Saved entries:
=====
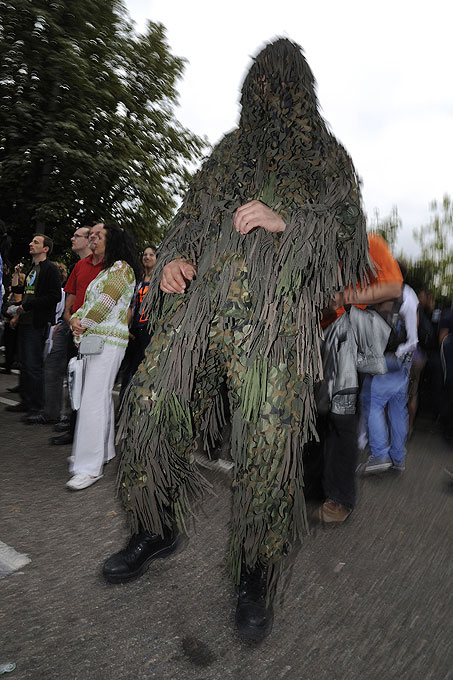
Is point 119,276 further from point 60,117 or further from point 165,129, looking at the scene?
point 165,129

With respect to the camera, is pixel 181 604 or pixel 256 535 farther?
pixel 181 604

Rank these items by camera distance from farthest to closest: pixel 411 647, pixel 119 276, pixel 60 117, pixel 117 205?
pixel 117 205
pixel 60 117
pixel 119 276
pixel 411 647

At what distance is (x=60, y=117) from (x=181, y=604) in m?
13.2

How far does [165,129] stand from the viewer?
15.3 m

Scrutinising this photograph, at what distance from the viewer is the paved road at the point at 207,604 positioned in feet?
5.28

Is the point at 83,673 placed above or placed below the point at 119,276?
below

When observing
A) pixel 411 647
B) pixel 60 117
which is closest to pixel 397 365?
pixel 411 647

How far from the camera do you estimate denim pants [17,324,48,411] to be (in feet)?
16.0

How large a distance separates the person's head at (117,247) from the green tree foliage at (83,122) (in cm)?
959

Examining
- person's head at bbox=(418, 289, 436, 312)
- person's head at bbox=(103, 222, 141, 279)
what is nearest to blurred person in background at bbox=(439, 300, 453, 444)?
person's head at bbox=(418, 289, 436, 312)

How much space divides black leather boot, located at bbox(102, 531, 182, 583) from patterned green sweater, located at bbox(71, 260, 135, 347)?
1.40 metres

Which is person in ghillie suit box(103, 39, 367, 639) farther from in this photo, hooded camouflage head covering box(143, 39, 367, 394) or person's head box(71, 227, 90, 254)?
person's head box(71, 227, 90, 254)

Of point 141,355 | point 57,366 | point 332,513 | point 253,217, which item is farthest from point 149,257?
point 253,217

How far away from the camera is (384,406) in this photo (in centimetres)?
425
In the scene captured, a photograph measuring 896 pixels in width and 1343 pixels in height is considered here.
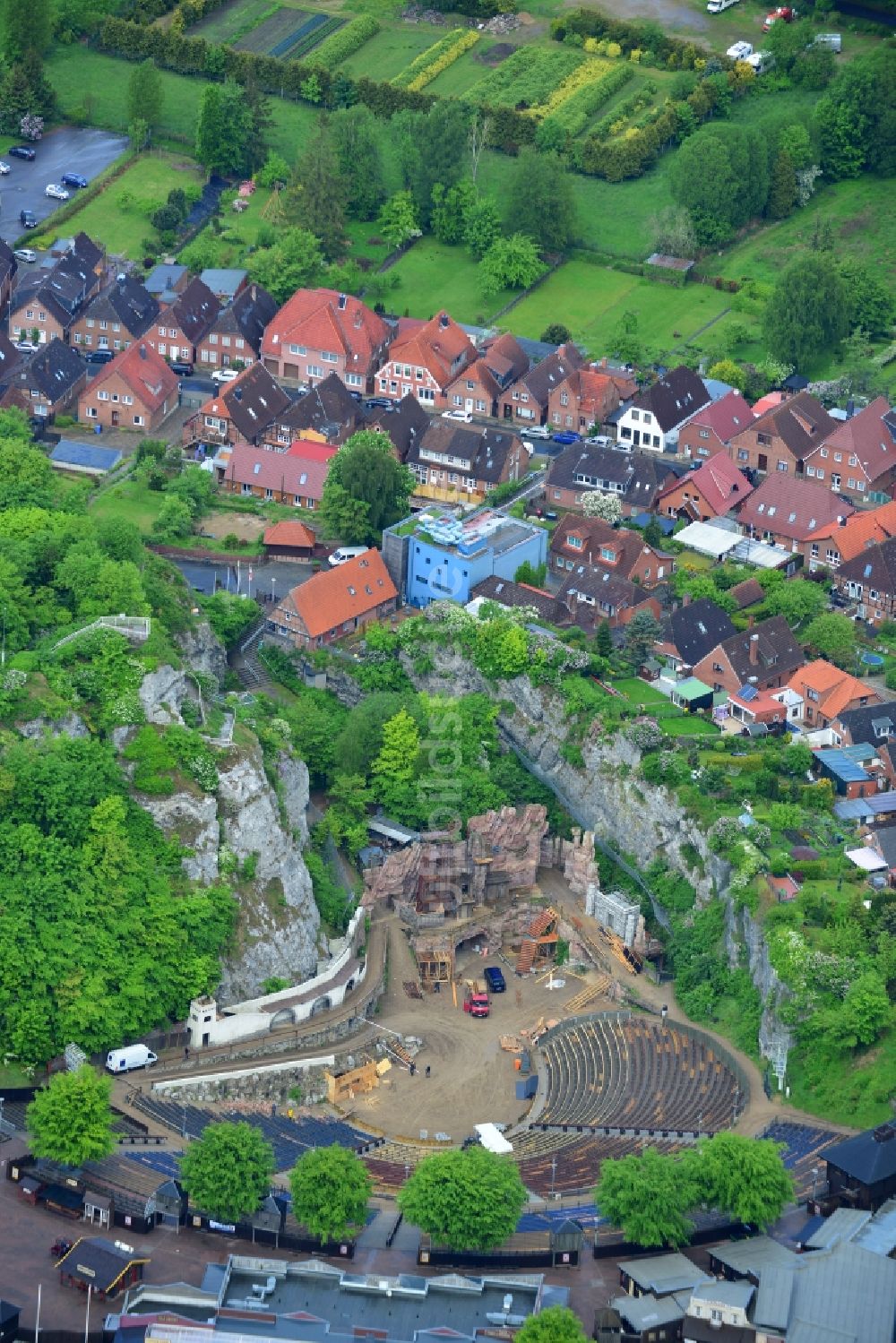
=====
◆ Exercise requirements:
Please rewrite the items from the line with "How far away" through the end of the items, replacing "camera" with "viewer" and keeping everything else the same. Leave the pictures out of your answer.

◆ Output below:
How far away from the viewer is (384,406) in this photo (in centimetres)?
425
In the scene captured, a photograph measuring 896 pixels in width and 1343 pixels in height is considered here.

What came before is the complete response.